THE TASKS.
- A) Copy the records word for word, from the line that contains "How distant is" through the end of the records.
- B) Pick up the court opinion on the aggravated battery appeal where it stops, and keep writing.
#### SUPPLIED PASSAGE ####
Opinion
111,233.
04-10-2015
Corrine E. Johnson, of Kansas Appellate Defender Office, for appellant. Julie A. Koon, assistant district attorney, Marc Bennett, district attorney, and Derek Schmidt, attorney general, for appellee.
Corrine E. Johnson, of Kansas Appellate Defender Office, for appellant.
Julie A. Koon, assistant district attorney, Marc Bennett, district attorney, and Derek Schmidt, attorney general, for appellee.
Before BUSER, P.J., STANDRIDGE, J., and HEBERT, S.J.
MEMORANDUM OPINION
PER CURIAM.
Donald Larsson appeals his conviction and sentence for aggravated battery in violation of K.S.A.2014 Supp. 21–5413(b)(1)(A). Larsson also challenges the designation of his conviction as a domestic violence offense under K.S.A.2014 Supp. 22–4616 for sentencing subject to K.S.A.2014 Supp. 21–6604(p). Having carefully reviewed the record on appeal and the parties' briefs, we affirm the conviction and sentence.
Factual and Procedural Background
On April 28, 2013, Larsson and Nova Baker were living together in Wichita. Baker testified Larsson was her “boyfriend” and that their relationship had lasted “[o]ff and on for over seven years.” After an evening of heavy drinking, Larsson attacked Baker in the kitchen of their split-level house.
Larsson shoved his hand into Baker's face, breaking her glasses. He then pulled a range hood off the wall and threw it at Baker. Baker blocked the range hood with her hands. She testified this defensive action did not injure her wrists.
#### SOURCE DATA ####
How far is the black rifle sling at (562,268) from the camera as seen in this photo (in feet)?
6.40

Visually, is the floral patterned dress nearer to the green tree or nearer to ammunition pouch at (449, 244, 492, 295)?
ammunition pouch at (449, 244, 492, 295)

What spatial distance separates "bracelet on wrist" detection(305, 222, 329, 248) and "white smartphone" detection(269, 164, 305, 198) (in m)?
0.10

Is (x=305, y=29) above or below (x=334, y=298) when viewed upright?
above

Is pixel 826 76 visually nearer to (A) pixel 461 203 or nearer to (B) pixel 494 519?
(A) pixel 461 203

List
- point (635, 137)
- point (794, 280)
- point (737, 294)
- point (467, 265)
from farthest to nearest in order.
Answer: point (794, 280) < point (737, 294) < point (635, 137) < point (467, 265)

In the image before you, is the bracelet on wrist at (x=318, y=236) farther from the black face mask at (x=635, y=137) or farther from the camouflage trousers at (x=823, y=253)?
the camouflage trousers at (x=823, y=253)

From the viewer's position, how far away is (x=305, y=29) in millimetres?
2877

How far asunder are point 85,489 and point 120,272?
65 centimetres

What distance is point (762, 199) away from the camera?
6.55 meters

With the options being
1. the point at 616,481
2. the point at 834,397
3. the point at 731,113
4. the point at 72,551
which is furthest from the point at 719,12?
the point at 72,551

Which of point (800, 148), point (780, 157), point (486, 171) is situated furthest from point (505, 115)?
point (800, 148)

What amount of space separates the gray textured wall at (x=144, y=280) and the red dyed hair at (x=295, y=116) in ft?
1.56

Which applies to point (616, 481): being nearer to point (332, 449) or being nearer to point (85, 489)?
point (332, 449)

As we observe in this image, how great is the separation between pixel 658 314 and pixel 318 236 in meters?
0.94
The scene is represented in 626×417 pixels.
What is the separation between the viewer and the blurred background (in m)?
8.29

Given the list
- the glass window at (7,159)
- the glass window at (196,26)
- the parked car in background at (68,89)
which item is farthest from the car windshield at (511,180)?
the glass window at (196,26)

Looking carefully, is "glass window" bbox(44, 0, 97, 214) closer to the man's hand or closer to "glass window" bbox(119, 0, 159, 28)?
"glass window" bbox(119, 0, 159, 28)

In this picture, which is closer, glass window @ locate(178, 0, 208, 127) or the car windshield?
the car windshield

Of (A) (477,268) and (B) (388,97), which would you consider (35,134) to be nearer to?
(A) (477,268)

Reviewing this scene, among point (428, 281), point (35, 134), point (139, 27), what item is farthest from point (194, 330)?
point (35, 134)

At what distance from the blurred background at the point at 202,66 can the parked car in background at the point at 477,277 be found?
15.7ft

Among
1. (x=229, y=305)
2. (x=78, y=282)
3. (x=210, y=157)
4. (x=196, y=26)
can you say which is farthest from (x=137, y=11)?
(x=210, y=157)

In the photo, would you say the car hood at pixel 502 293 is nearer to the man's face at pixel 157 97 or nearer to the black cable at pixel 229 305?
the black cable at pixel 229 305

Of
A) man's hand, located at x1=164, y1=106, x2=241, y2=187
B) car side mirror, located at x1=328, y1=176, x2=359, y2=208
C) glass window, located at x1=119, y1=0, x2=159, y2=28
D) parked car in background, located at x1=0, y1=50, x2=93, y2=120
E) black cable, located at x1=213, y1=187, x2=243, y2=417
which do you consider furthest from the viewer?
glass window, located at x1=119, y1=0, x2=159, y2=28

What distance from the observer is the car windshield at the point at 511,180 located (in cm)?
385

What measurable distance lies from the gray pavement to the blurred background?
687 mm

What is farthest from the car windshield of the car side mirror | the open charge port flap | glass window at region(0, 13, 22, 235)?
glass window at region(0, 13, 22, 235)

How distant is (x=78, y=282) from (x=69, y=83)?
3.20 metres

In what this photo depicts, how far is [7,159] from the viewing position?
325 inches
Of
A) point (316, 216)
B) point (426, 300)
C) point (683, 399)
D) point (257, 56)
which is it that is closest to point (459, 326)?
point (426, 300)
####
IN RESPONSE.
- A)
How distant is (x=78, y=282) from (x=69, y=83)?
3.20 metres

In what this photo depicts, how far is [7,159] from the viewing position?
325 inches
Of
A) point (316, 216)
B) point (426, 300)
C) point (683, 399)
D) point (257, 56)
which is it that is closest to point (459, 326)?
point (426, 300)

- B)
Baker left the kitchen and walked down a hallway in an attempt to reach a bathroom. Based on the testimony, the hallway opened onto a flight of stairs running down about seven steps to a landing. The front door was at the landing, and a lower flight ran from the landing about four or five steps to the basement door. (Both the State and Larsson introduced in evidence interior photographs of the house, but these were not included in the record on appeal.)
When Baker passed the opening to the stairs, Larsson shoved her in the back. Baker testified that she was cast face-forward “straight down the stairs.” Extending her hands to break her fall, Baker passed over the top steps, scraped her knees on the bottom steps of the flight of stairs, and struck the landing.
Baker attempted to unlock the front door, but she testified Larsson “grabbed ahold of me and turned me around, he kind of picked me up and threw me down the [lower] flight of stairs.” Baker again extended her hands, but she testified: “I didn't even hit the steps that time. I just flew and hit the [basement] door and landed.”
Larsson walked away, and Baker returned to the front door to escape. As she attempted to undo the deadbolt, she felt pain in her wrists and realized she had been injured. Baker went to a neighbor's house, but she could not dial 911 or even hold the phone because of pain in her hands.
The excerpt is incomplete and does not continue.